Salvatore Cerbone

Personal information
- Date of birth: 22 October 2007 (age 18)
- Place of birth: Naples, Italy
- Height: 1.83 m (6 ft 0 in)
- Position: Forward

Team information
- Current team: Hellas Verona
- Number: 35

Youth career
- 2023–2025: Ascoli

Senior career*
- Years: Team / Apps / (Gls)
- 2025–2026: Casarano Calcio / 29 / (3)
- 2026–: Hellas Verona / 3 / (2)

= Salvatore Cerbone =

Italian footballer (born 2007)

Salvatore Cerbone (born 22 October 2007) is an Italian professional footballer who plays as a forward for Hellas Verona, on loan from Casarano Calcio.

== Club career ==

Born in Naples, Cerbone first played football for amateur teams in his hometown before spending six months in Perugia, after which he joined Ascoli's Primavera team.
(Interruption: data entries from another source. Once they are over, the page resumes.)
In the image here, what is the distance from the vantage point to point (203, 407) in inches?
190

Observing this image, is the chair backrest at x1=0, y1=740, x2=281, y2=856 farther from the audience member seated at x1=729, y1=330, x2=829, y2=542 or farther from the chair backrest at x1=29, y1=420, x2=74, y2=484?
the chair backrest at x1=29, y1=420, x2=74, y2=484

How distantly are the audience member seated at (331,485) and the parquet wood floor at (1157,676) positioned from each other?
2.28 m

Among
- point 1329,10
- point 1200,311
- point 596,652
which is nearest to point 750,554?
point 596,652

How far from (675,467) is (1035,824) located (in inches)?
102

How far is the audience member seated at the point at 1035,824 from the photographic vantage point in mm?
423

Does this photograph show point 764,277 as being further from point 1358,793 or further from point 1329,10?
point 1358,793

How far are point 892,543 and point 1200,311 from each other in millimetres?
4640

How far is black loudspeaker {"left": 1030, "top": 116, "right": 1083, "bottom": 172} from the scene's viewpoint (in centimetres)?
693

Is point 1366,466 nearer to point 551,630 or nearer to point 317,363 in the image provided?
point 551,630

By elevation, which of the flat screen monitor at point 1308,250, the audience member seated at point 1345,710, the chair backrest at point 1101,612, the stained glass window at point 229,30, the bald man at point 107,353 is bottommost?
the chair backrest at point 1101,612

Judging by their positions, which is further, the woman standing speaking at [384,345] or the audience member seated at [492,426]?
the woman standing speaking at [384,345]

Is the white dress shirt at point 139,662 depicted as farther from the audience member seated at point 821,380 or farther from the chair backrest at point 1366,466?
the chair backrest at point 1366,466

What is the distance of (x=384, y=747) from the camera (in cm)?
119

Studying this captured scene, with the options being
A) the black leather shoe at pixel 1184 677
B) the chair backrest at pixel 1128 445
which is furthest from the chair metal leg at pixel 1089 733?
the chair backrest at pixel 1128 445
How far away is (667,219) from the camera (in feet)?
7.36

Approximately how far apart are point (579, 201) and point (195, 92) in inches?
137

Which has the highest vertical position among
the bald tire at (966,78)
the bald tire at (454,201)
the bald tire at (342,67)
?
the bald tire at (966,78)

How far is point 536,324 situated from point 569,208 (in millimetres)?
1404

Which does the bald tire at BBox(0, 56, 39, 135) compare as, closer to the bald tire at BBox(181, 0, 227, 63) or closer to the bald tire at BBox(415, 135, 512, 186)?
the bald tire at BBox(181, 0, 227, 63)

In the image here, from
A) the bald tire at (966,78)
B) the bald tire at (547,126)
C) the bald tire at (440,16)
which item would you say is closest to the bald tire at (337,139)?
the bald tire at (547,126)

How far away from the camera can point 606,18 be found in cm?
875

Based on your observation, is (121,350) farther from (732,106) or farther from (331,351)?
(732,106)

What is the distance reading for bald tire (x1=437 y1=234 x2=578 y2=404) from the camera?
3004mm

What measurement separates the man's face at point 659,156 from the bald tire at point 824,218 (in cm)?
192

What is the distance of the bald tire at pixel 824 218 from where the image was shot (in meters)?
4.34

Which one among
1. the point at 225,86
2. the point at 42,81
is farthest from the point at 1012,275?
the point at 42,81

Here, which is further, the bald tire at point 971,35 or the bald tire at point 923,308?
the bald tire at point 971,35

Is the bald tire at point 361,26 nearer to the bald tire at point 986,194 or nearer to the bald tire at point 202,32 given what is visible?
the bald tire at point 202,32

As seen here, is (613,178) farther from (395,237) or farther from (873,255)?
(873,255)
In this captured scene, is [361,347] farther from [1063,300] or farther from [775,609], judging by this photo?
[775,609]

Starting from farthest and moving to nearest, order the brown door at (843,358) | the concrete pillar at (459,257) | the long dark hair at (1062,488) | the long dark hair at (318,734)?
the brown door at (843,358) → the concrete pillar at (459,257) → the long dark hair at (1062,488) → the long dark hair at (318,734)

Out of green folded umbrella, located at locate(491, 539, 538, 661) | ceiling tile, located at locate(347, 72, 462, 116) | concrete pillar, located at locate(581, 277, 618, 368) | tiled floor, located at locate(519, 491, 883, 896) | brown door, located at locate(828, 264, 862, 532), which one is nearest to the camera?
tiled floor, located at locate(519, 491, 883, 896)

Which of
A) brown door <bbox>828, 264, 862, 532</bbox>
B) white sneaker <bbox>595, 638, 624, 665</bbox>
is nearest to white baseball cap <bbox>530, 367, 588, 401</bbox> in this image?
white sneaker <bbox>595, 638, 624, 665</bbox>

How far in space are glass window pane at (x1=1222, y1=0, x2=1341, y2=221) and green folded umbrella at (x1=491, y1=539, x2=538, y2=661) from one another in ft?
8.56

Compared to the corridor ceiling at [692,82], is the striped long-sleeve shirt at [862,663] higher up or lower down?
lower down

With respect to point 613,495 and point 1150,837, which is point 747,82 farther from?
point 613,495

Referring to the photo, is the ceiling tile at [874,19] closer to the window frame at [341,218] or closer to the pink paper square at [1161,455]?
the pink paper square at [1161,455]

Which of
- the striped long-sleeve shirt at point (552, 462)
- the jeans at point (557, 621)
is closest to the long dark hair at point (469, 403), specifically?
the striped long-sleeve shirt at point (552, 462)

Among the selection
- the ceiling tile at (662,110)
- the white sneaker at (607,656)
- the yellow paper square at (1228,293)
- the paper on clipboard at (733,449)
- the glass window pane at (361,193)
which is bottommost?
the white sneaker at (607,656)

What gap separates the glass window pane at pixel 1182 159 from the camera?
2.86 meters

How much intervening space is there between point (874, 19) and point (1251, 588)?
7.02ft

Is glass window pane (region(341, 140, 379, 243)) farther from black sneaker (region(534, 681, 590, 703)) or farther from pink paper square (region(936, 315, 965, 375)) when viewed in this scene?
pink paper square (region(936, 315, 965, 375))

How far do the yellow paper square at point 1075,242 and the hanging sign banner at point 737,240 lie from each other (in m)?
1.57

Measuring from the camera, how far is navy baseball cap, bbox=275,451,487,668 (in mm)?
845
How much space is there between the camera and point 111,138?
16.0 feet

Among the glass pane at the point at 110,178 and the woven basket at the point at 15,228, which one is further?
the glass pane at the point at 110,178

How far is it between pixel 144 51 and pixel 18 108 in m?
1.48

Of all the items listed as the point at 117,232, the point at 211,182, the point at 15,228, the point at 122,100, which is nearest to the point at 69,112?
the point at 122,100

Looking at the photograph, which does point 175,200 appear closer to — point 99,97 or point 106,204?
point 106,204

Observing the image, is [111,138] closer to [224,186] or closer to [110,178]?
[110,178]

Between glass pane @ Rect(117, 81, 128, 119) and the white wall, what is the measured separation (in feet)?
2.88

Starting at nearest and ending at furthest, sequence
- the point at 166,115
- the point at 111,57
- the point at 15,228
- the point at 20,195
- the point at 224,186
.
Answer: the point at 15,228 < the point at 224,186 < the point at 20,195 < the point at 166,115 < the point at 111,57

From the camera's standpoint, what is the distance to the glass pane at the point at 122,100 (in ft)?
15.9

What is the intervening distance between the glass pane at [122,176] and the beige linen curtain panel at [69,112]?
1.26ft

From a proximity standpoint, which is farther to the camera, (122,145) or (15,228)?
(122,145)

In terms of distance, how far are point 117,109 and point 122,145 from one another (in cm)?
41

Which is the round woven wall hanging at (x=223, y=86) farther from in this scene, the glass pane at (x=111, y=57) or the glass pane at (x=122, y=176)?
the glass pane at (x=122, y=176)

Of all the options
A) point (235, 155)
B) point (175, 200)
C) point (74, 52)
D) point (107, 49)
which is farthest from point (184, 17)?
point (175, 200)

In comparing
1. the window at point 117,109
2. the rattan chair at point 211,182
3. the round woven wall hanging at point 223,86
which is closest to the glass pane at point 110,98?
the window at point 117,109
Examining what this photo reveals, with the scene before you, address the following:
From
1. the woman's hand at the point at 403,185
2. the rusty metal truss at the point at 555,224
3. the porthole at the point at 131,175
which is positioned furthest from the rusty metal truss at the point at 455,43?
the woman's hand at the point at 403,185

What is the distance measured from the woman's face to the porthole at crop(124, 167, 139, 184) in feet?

In June 2026, he signed his first professional contract with Casarano. Cerbone made his professional debut with the club in a 1–0 Coppa Serie C win over Altamura on 17 August 2025, before making his league debut the following month, soon showing his attacking prowess with the Apulian club.

By the end of the season, Cerbone had become a central player for the team from Casarano, scoring two goals in the Serie C promotion play-offs.

On the summer 2026, he was transferred to Hellas Verona that had just been relegated from Serie A. Soon making his debut with the second tier club, Cerbone scored his first goals on 6 September 2026, with a brace against Arezzo during a 5–0 home league win.